Activity: List every short name that the corporate governance text introduces in parentheses, each with the full term it stands for.

Corporate Governance at BCBSAZ
Blue Cross and Blue Shield of Arizona, Inc., a local and nonprofit health insurance
company, has voluntarily adopted Corporate Governance Guidelines and Charters for
several of its key board committees to demonstrate its commitment to best practices
in financial and business integrity. Blue Cross Blue Shield of Arizona welcomes
the opportunity to share its view of corporate governance with you. These documents
reflect changes approved at the December 3, 2008 Board of Directors' meeting.
If you have any questions concerning these documents, please contact Senior Vice President and General Counsel Deanna Salazar at (602) 864-5870.
Corporate Governance Guidelines
The following Corporate Governance Guidelines (Guidelines) have been adopted by
the Board of Directors (Board) of Blue Cross Blue Shield of Arizona, Inc. (Company)
to assist the Board in the exercise of its responsibilities. These Guidelines reflect
the Board's commitment to monitor the effectiveness of policy and decision-making,
both at the Board and management level. These Guidelines are in addition to and
are not intended to change or interpret any federal or state law or regulation,
or Articles of Incorporation or Bylaws of the Company. The Guidelines are subject
to modification annually by the Board.

Listed records:
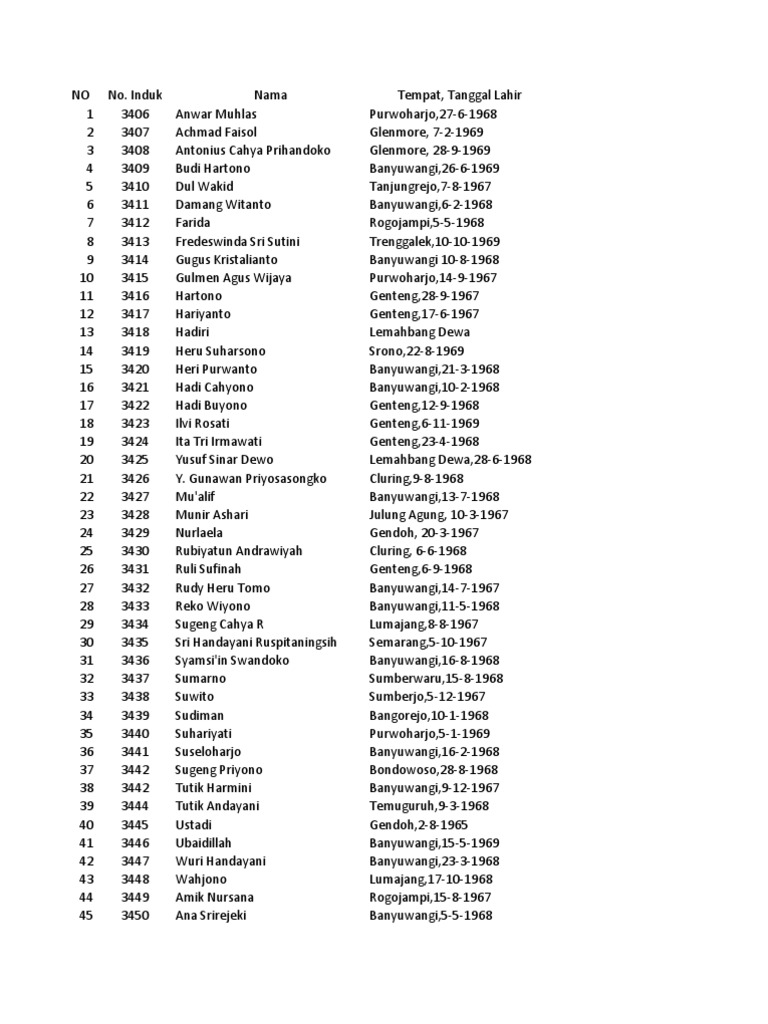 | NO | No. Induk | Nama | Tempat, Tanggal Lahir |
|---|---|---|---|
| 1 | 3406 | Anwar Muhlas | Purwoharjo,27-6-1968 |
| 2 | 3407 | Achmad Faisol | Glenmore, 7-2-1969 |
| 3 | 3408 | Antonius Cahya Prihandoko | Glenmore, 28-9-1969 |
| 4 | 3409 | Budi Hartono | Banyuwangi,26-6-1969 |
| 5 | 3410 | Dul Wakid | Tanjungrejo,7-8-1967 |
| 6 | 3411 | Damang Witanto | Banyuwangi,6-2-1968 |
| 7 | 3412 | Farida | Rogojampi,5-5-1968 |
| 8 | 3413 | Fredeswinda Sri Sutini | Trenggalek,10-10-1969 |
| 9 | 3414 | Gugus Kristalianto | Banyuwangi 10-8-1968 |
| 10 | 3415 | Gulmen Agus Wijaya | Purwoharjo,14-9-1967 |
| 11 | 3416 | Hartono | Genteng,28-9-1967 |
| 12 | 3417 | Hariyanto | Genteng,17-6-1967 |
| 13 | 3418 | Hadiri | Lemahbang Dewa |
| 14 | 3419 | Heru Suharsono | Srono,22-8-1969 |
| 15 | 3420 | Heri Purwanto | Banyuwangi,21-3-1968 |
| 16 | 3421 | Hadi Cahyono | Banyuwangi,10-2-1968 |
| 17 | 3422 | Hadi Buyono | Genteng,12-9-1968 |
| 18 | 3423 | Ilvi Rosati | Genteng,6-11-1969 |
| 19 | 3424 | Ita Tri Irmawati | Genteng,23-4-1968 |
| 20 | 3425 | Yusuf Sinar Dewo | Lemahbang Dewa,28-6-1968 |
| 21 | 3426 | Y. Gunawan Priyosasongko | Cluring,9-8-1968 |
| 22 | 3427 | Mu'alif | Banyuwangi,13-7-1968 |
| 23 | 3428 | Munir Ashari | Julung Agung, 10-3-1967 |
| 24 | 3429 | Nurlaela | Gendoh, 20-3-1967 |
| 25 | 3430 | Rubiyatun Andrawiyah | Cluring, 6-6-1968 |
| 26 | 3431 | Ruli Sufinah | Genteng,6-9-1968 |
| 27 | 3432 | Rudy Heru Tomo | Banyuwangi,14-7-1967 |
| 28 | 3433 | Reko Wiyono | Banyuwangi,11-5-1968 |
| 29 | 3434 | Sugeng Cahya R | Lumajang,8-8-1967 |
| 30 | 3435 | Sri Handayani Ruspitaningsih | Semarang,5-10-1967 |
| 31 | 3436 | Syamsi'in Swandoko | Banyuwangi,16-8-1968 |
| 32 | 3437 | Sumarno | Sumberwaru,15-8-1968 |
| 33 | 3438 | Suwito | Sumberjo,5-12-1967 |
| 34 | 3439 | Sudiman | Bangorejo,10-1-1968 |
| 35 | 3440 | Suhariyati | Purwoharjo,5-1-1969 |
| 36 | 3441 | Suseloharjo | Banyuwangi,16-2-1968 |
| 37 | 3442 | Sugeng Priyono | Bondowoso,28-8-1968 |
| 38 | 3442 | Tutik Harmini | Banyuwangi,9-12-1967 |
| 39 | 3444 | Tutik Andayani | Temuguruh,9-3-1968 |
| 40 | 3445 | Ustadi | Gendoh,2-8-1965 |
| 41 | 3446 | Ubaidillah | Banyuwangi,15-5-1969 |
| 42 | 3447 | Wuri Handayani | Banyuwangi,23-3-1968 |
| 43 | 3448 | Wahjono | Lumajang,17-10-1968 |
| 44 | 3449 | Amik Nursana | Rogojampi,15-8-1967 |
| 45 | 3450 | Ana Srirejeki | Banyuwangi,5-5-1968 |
---
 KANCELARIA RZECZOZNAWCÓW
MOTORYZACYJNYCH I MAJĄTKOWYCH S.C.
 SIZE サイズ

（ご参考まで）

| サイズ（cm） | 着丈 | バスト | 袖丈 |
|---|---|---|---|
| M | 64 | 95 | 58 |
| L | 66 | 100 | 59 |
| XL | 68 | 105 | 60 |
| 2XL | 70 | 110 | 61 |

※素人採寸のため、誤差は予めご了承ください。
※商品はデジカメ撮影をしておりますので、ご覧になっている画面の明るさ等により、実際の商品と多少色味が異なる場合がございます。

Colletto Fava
--
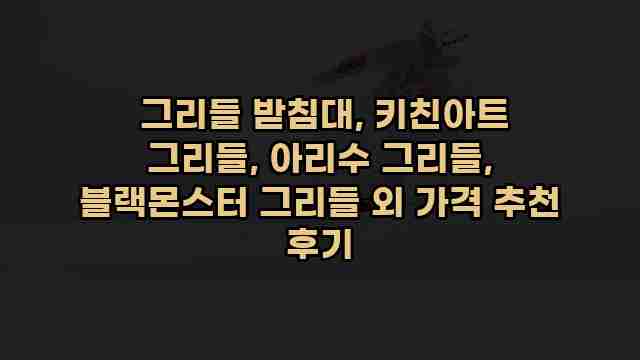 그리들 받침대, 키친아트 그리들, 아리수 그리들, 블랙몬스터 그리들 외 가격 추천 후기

Written response:
- Guidelines: Corporate Governance Guidelines
- Board: Board of Directors
- Company: Blue Cross Blue Shield of Arizona, Inc.